# START OF Given information

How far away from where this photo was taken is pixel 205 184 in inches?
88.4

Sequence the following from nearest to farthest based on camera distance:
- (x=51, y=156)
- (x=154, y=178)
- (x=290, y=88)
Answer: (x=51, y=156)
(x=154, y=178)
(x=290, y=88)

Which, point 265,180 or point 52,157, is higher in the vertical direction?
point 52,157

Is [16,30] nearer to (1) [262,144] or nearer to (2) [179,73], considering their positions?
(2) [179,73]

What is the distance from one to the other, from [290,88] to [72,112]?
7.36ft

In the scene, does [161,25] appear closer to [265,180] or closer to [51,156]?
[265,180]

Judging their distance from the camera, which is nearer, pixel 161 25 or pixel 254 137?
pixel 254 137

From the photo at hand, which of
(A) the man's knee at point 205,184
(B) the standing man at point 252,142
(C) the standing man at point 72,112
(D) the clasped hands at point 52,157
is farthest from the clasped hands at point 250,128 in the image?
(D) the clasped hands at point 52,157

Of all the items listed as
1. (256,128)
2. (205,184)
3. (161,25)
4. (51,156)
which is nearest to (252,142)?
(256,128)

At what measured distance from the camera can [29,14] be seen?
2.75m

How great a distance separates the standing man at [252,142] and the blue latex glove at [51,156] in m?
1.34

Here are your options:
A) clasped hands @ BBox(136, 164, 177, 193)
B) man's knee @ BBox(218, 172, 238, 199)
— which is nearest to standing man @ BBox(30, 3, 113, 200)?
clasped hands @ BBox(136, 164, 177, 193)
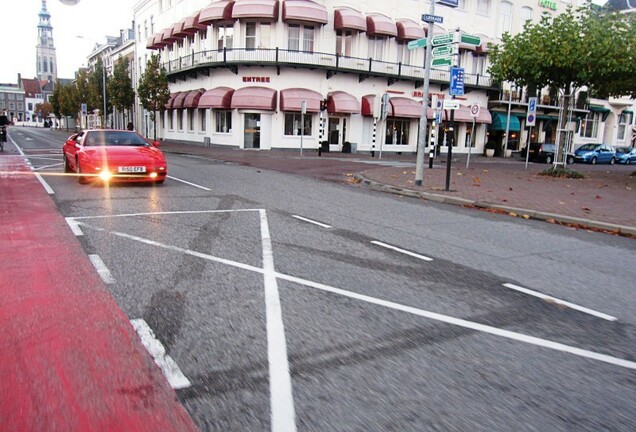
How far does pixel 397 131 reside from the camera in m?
38.6

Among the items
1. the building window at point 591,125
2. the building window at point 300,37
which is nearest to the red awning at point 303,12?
the building window at point 300,37

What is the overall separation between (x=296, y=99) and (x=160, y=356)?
102 ft

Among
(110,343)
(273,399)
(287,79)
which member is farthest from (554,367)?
(287,79)

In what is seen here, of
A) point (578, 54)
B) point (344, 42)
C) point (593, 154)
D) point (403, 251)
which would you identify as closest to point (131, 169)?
point (403, 251)

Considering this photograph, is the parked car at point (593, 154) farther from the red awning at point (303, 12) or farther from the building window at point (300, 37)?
the red awning at point (303, 12)

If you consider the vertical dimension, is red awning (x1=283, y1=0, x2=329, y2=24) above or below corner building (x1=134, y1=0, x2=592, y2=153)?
above

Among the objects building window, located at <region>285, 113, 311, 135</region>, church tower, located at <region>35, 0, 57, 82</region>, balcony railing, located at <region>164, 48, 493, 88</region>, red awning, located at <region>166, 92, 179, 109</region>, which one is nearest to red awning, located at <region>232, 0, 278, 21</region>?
balcony railing, located at <region>164, 48, 493, 88</region>

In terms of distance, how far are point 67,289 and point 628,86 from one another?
76.2 feet

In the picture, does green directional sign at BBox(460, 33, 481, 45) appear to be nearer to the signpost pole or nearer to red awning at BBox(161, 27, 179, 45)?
the signpost pole

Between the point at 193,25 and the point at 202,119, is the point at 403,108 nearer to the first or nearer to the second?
the point at 202,119

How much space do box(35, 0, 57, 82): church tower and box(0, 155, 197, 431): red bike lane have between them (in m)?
174

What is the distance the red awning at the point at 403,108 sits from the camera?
3656cm

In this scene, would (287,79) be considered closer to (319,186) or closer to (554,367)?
(319,186)

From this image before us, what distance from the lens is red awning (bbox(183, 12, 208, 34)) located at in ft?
116
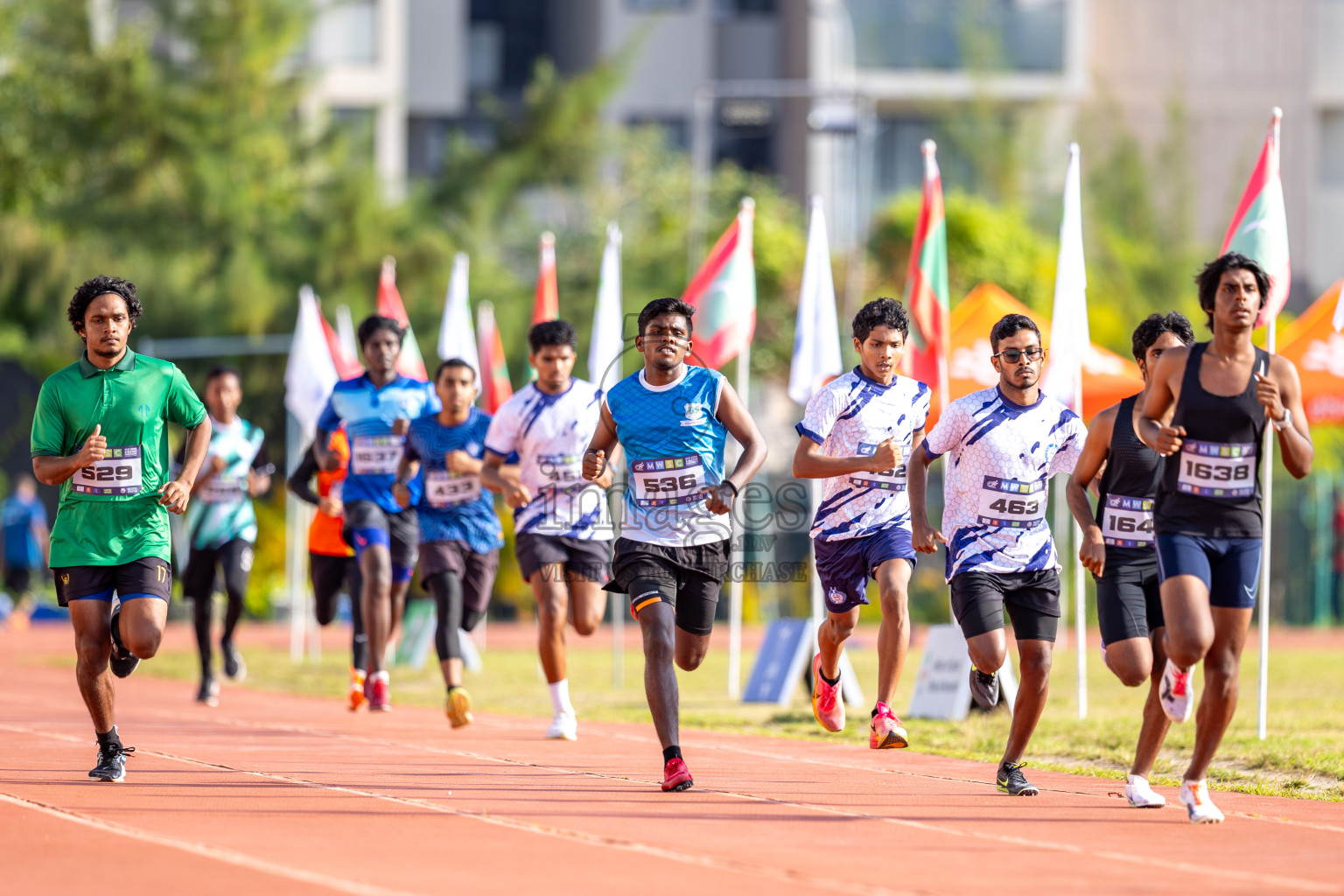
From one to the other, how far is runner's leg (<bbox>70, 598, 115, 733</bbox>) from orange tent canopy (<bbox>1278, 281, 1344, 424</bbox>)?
12007 mm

# END OF Given information

Retype each record exactly as it stands, but do not include the pictures.

How far away from where this photo was taken is pixel 205 184 in inches?
88.4

Sequence the following from nearest to farthest based on camera distance:
- (x=51, y=156)
- (x=154, y=178)
- (x=290, y=88)
Answer: (x=51, y=156)
(x=154, y=178)
(x=290, y=88)

Which, point 265,180 or point 52,157, is higher in the vertical direction?
point 52,157

Is [16,30] nearer to (1) [262,144] or nearer to (2) [179,73], considering their positions?
(2) [179,73]

What is the distance from one to the other, from [290,88] to [72,112]?
7.36ft

In the scene, does [161,25] appear closer to [265,180] or closer to [51,156]?
[265,180]

Judging their distance from the camera, which is nearer, pixel 161 25 or pixel 254 137?
pixel 254 137

From the photo at hand, which of
(A) the man's knee at point 205,184
(B) the standing man at point 252,142
(C) the standing man at point 72,112
(D) the clasped hands at point 52,157
is farthest from the clasped hands at point 250,128 in the image?
(D) the clasped hands at point 52,157

Of all the items listed as
1. (256,128)
2. (205,184)
3. (161,25)
4. (51,156)
which is nearest to (252,142)?
(256,128)

At what measured distance from the camera can [29,14] be seen?
2.75m

How great a distance separates the standing man at [252,142] and the blue latex glove at [51,156] in m?
1.34

Here are your options:
A) clasped hands @ BBox(136, 164, 177, 193)
B) man's knee @ BBox(218, 172, 238, 199)
— which is nearest to standing man @ BBox(30, 3, 113, 200)?
clasped hands @ BBox(136, 164, 177, 193)
How far does pixel 397 131 reside from the camera in m?
38.6

Among the items
1. the building window at point 591,125
2. the building window at point 300,37
which is nearest to the red awning at point 303,12?
the building window at point 300,37

What is the overall separation between (x=296, y=99) and (x=160, y=356)?
102 ft

Among
(110,343)
(273,399)
(287,79)
which member is farthest from (554,367)?
(287,79)

In what is seen here, of
A) point (578, 54)
B) point (344, 42)
C) point (593, 154)
D) point (403, 251)
which would you identify as closest to point (131, 169)?
point (403, 251)

Considering this photograph, is the parked car at point (593, 154) farther from the red awning at point (303, 12) or farther from the building window at point (300, 37)?
the red awning at point (303, 12)

If you consider the vertical dimension, is red awning (x1=283, y1=0, x2=329, y2=24) above or below corner building (x1=134, y1=0, x2=592, y2=153)?
above

Among the objects building window, located at <region>285, 113, 311, 135</region>, church tower, located at <region>35, 0, 57, 82</region>, balcony railing, located at <region>164, 48, 493, 88</region>, red awning, located at <region>166, 92, 179, 109</region>, which one is nearest to red awning, located at <region>232, 0, 278, 21</region>?
balcony railing, located at <region>164, 48, 493, 88</region>

In terms of distance, how far are point 67,289 and point 628,86 from one another?
76.2 feet

In the picture, does green directional sign at BBox(460, 33, 481, 45) appear to be nearer to the signpost pole or nearer to red awning at BBox(161, 27, 179, 45)?
the signpost pole

Between the point at 193,25 and the point at 202,119, is the point at 403,108 nearer to the first or nearer to the second?
the point at 202,119

How much space do box(35, 0, 57, 82): church tower and box(0, 155, 197, 431): red bike lane have between them (in m)?
174

What is the distance the red awning at the point at 403,108 sits from the camera?
3656cm

In this scene, would (287,79) be considered closer to (319,186) or closer to (554,367)?
(319,186)

From this image before us, what distance from the lens is red awning (bbox(183, 12, 208, 34)) located at in ft?
116
From one to the other, how far is runner's leg (<bbox>70, 598, 115, 733</bbox>) from orange tent canopy (<bbox>1278, 281, 1344, 424</bbox>)?
12007 mm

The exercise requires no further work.